Looking to the future, ABC Family’s new development slate also reflects Becomers with a mix of drama, comedy and unscripted entries with a heavy focus on music.
Drama Hearts and Clubs hails from EP Aguilera and celebrates the intersecting lives of young performers as they chase their dreams and fight demons in Las Vegas. With what is described as an “incredible soundtrack,” the drama hails from Austin Winsberg (Gossip Girl), Matthew Rutler, Prospect Park and Lionsgate TV.
Ascheim compares Hearts and Clubs to Glee, with a more serious look at the life of a performer — and without the Fox musical’s social-issue advocacy.
On the comedy side, Sold Out — an ensemble from ABC Signature Studios, the studio’s low-cost cable arm — centers on a young band hitting the road for their first tour. The comedy will be written by Andrea Abbate (Young & Hungry, Accidentally on Purpose) and is executive produced by Irving Azoff with Todd Holland on board to direct the pilot. The comedy reunites ABC Family exec vp development Karey Burke with her former producing partner Holland. In what Burke describes as an “unprecedented” deal, Azoff will oversee casting of the band at the center of Sold Out, which will include original songs and a concert tour — taking a page out of both Glee and Nashville, with the network also looking to score a secondary revenue stream from digital downloads.
“For this audience, music is hugely important,” Ascheim says. “We looked at our air and said, ‘What’s missing?’ and we felt that music was — not only in the fiber of what we’re doing in the shows, but you’ll also start to feel a more relevant, current sound in some of the branding as well.”
Taking the music push even further is We Heart Disney, a concert special in which pop stars will sing classic Disney songs. While the special — exec produced by David Foster and Nigel Lythgoe (American Idol) — will be taped live, it will be broadcast at a later date.

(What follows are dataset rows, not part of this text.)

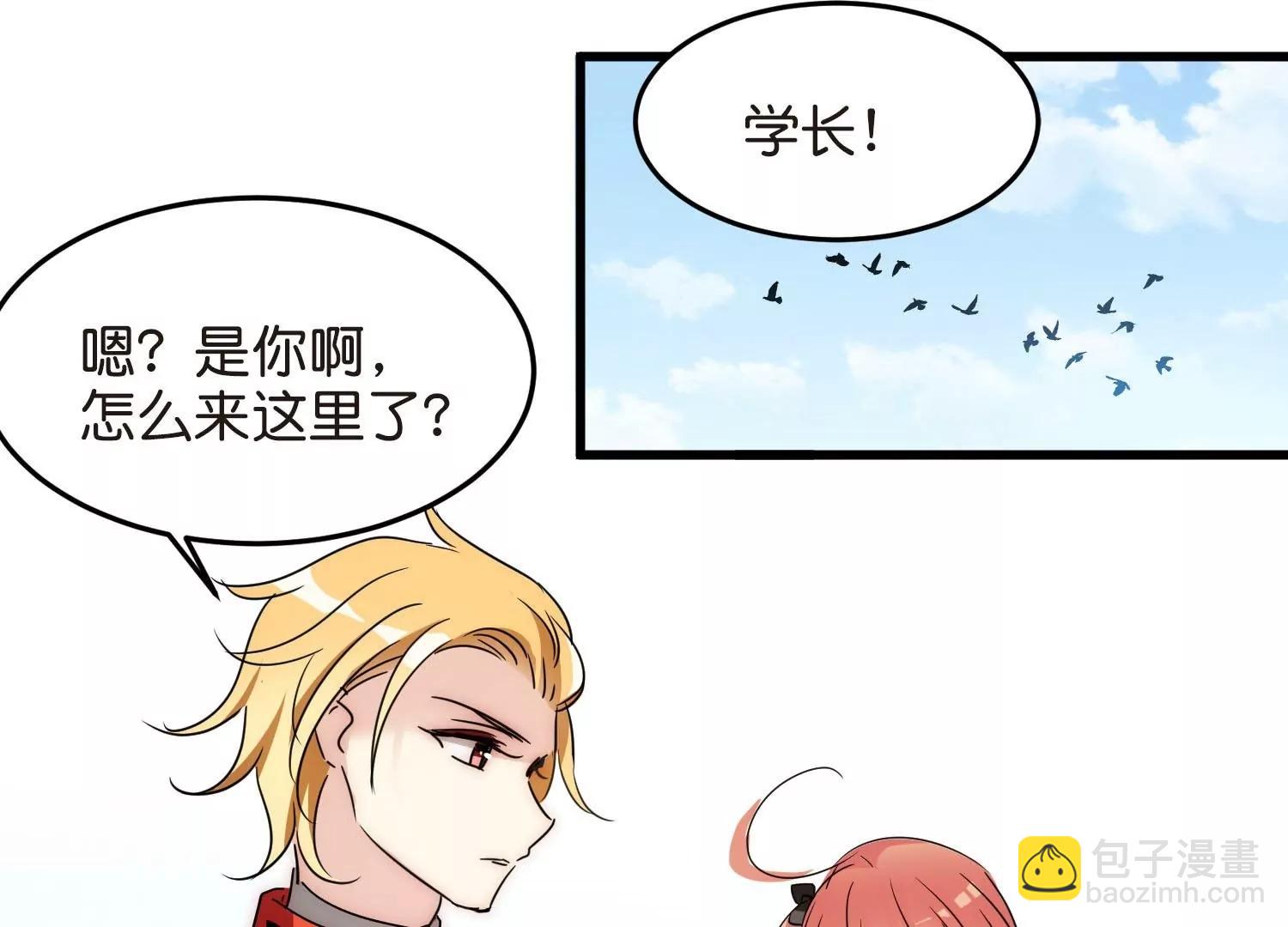 🍶穿越西元3000后 番外3  上将傲娇了 第49页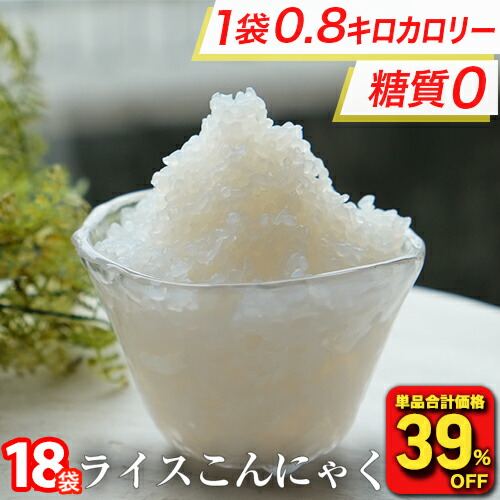 ライスこんにゃく 1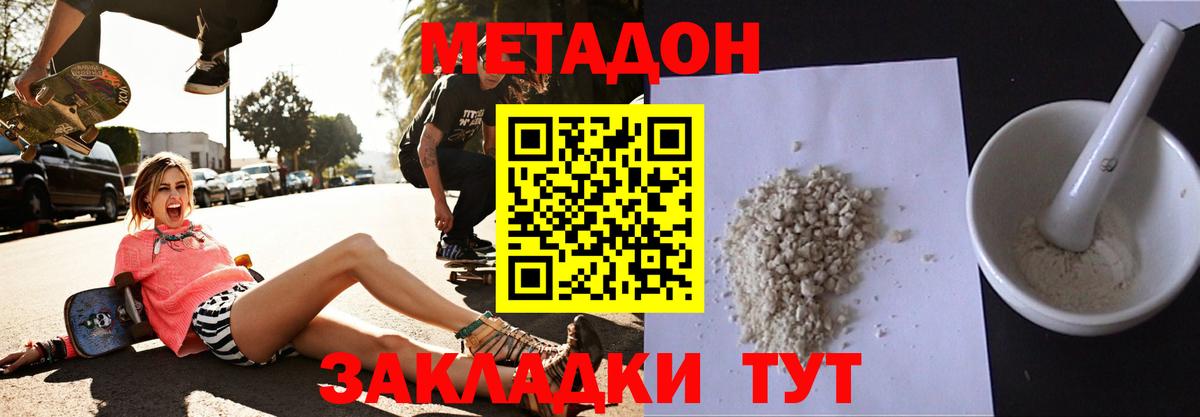 МЕТАДОН кристалл  Метадон мёд  Белово  Вход с VPN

Meanwhile, drama Famous in Love, based on the novel by Rebecca Serle, follows ordinary college student Paige (The DUFF’s Bella Thorne) as she gets her big break after auditioning for the starring role in a Hollywood blockbuster. She must now navigate her new star-studded life — and undeniable chemistry with her two co-leads — while uncovering the truth about what happened to a famous missing pop star. The drama hails from PLL‘s King and Warner Horizon TV. It expands King’s relationship with the network after PLL, which network executives indicated could go beyond its previously announced seventh season.

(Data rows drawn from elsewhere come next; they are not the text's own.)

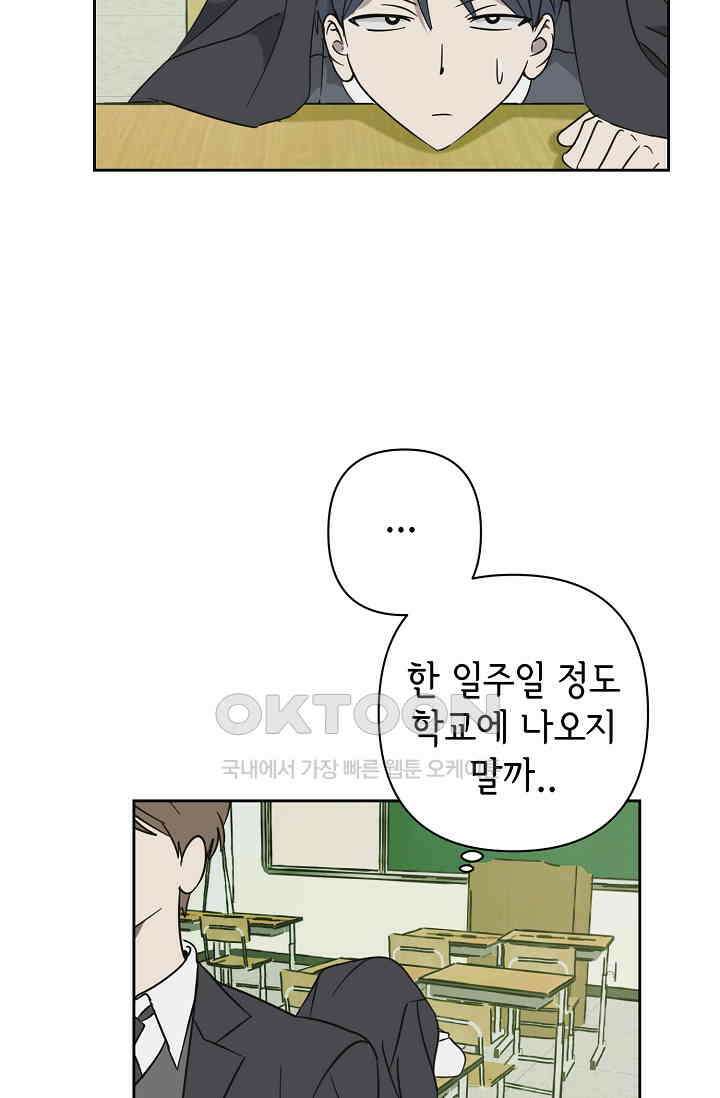 선배는 우울해! 31화 40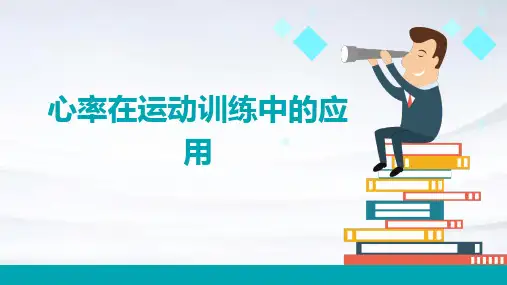 心率在运动训练中的应用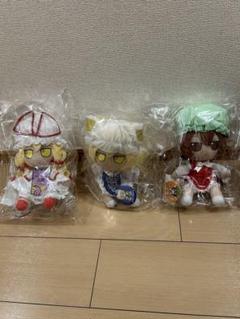 東方Project ふもふもゆかり。らん。ちぇん。セット Gift 東方ぬいぐるみシリーズ ふもふもゆかり。らん。ちぇん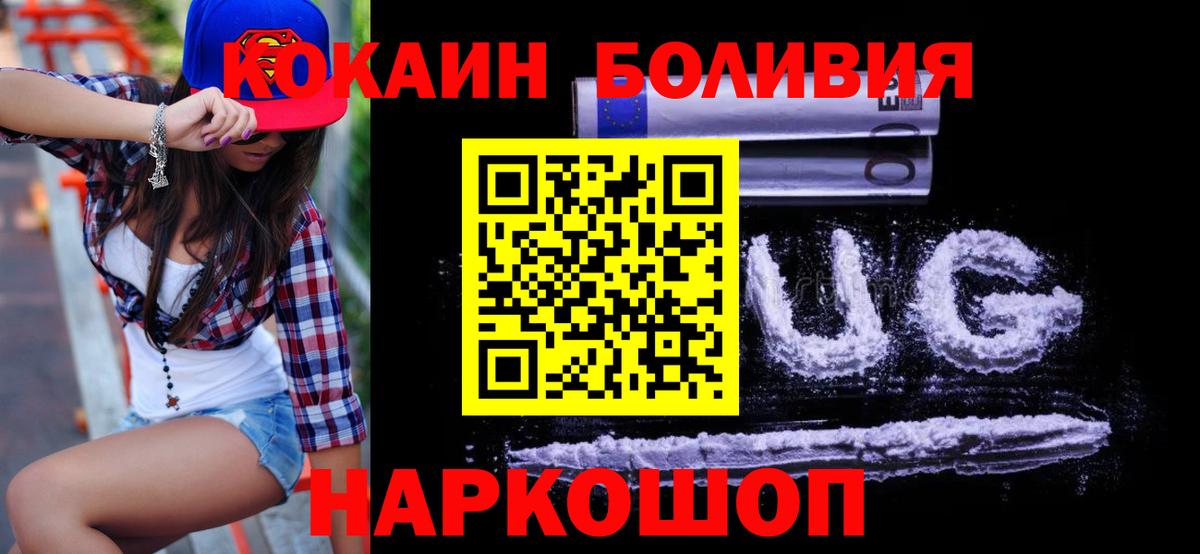 COCAIN FishScale Лыткарино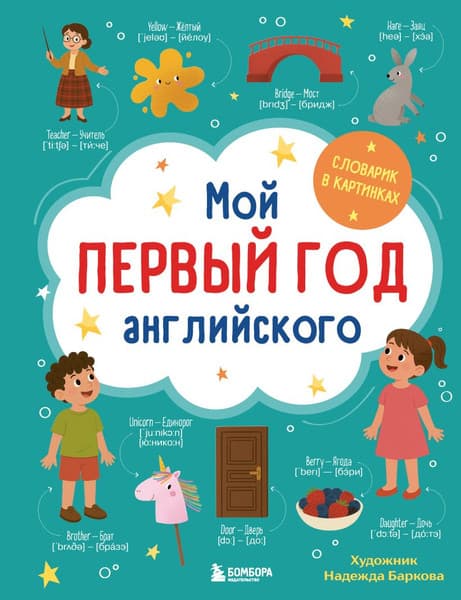 Словарь Бомбора Мой первый год английского. Словарик в картинках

On the unscripted side, new docuseries I Am Maker hails from Maker Studios and explores what it takes to become a successful YouTube star today. It follows a group of up-and-coming YouTube sensations who will live together and be mentored by the biggest Maker talent.

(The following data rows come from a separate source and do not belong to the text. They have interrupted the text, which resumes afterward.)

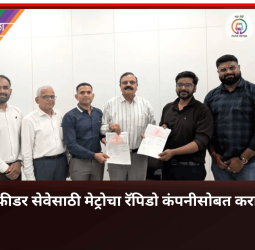 ऑटो फीडर सेवेसाठी मेट्रोचा रॅपिडो कंपनीसोबत करार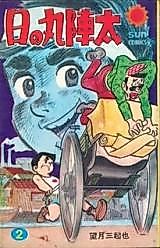 Cover image for Hinomaru Jinta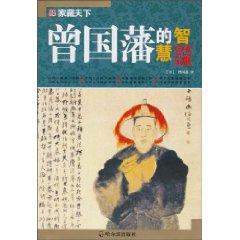 Bild des Verkufers fr Guofan Wisdom (the discount) (Paperback)(Chinese Edition) zum Verkauf von liu xing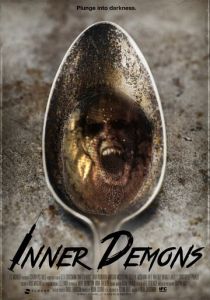 Внутренние демоны 2014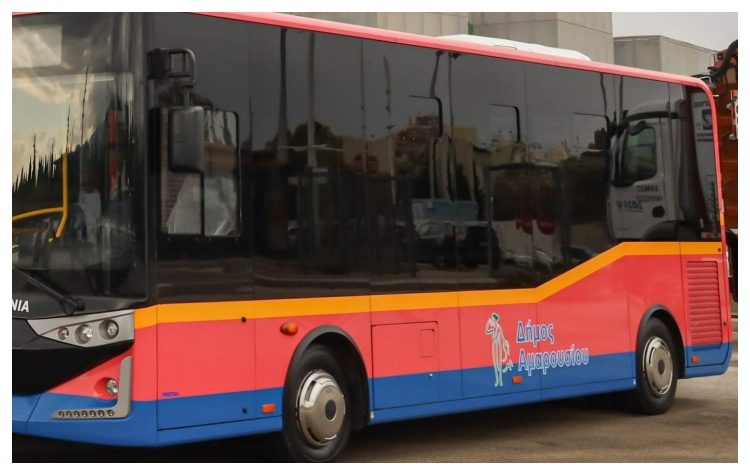 Δημοτική Συγκοινωνία Αμαρουσίου: Χειμερινό πρόγραμμα δρομολογίων από Τετάρτη 18 Σεπτεμβρίου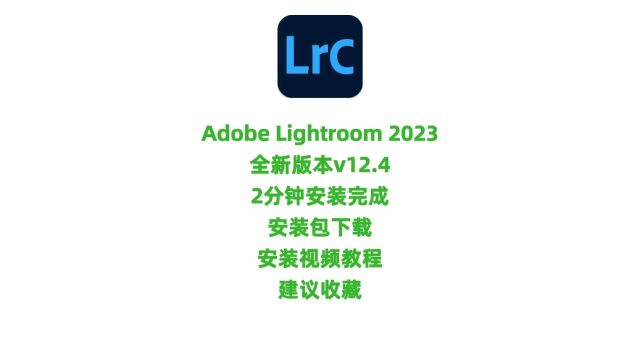 Adobe Lightroom Classic 2023图像处理软件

For its part, You’ve Got to Work It is based on the U.K. format and hails from ITV and EP Longoria. It follows eight unemployed girls from diverse backgrounds who get a crash course in the working world as they vie for seven job opportunities in seven different industries.
“An ABC Family show now is going to have the same core elements that ABC Family shows have always had: They are going to be filled with heart, they’re optimistic, they are about something,” Burke says. “We opened our arms a bit wider to the creative community and welcomed more voices into the building.”
The network refresh comes as ABC Family recently ordered single-camera comedy series Kevin From Work — its most recent pickup from its last pilot crop — as well as Mortal Instruments spinoff and straight-to-series pickup Shadowhunters. They join a roster of programming that also includes new drama Recovery Road, due in early 2016, as well Young & Hungry, Switched at Birth, Chasing Life as well as drama pilot Beyond, comedies Gorgeous Morons (multicamera) and Tough Cookie (single-cam) and an increasingly populated slate of unscripted fare.